The DIRAC framework: Geometric structure underlies roles of diversity and accuracy in combining classifiers

Matthew J Sniatynski; John A Shepherd; Lynne R Wilkens; D Frank Hsu; Bruce S Kristal

doi:10.1016/j.patter.2024.100924

The DIRAC framework: Geometric structure underlies roles of diversity and accuracy in combining classifiers

Patterns (N Y). 2024 Feb 5;5(3):100924. doi: 10.1016/j.patter.2024.100924. eCollection 2024 Mar 8.

Authors

Matthew J Sniatynski^{1

2}, John A Shepherd³, Lynne R Wilkens⁴, D Frank Hsu⁵, Bruce S Kristal¹

Affiliations

¹ Division of Sleep and Circadian Disorders, Department of Medicine, Brigham and Women's Hospital, Boston, MA 02115, USA.
² Division of Sleep Medicine, Department of Medicine, Harvard Medical School, Boston, MA 02115, USA.
³ School of Medicine, University of California, San Francisco, San Francisco, CA, USA.
⁴ University of Hawaii Cancer Center, University of Hawaii at Mānoa, Honolulu, HI, USA.
⁵ Department of Computer and Information Science, Fordham University, New York, NY 10023, USA.

Abstract

Combining classification systems potentially improves predictive accuracy, but outcomes have proven impossible to predict. Similar to improving binary classification with fusion, fusing ranking systems most commonly increases Pearson or Spearman correlations with a target when the input classifiers are "sufficiently good" (generalized as "accuracy") and "sufficiently different" (generalized as "diversity"), but the individual and joint quantitative influence of these factors on the final outcome remains unknown.
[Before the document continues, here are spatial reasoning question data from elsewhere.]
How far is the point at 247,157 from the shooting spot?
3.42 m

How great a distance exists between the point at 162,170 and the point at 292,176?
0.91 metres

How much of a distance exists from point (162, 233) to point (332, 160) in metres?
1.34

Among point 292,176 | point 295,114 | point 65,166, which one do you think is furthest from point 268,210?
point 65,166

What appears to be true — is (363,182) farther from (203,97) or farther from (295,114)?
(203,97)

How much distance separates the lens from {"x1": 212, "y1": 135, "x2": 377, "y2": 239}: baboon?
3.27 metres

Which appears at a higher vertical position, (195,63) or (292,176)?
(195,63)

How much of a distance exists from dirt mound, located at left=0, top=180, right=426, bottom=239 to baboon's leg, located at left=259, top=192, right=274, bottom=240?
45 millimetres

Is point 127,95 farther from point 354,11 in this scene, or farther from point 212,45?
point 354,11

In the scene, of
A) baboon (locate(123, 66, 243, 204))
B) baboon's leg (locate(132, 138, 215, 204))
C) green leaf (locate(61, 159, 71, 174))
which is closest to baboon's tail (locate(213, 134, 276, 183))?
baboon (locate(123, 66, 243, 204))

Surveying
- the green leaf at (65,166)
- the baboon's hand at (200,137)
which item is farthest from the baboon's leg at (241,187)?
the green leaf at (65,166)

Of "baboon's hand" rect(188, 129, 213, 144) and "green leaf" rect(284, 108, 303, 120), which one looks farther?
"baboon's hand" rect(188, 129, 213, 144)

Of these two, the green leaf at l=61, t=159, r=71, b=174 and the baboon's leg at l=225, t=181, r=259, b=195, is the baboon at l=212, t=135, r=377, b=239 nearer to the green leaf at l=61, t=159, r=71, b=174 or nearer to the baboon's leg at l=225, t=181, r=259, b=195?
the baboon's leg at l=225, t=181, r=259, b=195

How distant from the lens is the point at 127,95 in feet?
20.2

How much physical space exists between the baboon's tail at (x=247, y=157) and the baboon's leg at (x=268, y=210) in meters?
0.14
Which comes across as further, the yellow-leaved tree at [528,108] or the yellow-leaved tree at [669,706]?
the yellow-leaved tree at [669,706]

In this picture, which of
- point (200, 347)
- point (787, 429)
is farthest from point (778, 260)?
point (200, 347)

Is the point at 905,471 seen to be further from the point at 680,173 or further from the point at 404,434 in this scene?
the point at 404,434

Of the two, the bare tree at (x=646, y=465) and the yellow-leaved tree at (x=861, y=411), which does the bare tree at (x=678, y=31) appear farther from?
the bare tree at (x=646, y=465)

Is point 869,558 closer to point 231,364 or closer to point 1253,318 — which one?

We resolve these issues. Building on our previous empirical work establishing the DIRAC (DIversity of Ranks and ACcuracy) framework, which accurately predicts the outcome of fusing binary classifiers, we demonstrate that the DIRAC framework similarly explains the outcome of fusing ranking systems. Specifically, precise geometric representation of diversity and accuracy as angle-based distances within rank-based combinatorial structures (permutahedra) fully captures their synergistic roles in rank approximation, uncouples them from the specific metrics of a given problem, and represents them as generally as possible.

Keywords: DIRAC; accuracy; correlation; diversity; information fusion; permutahedron; ranks; system fusion.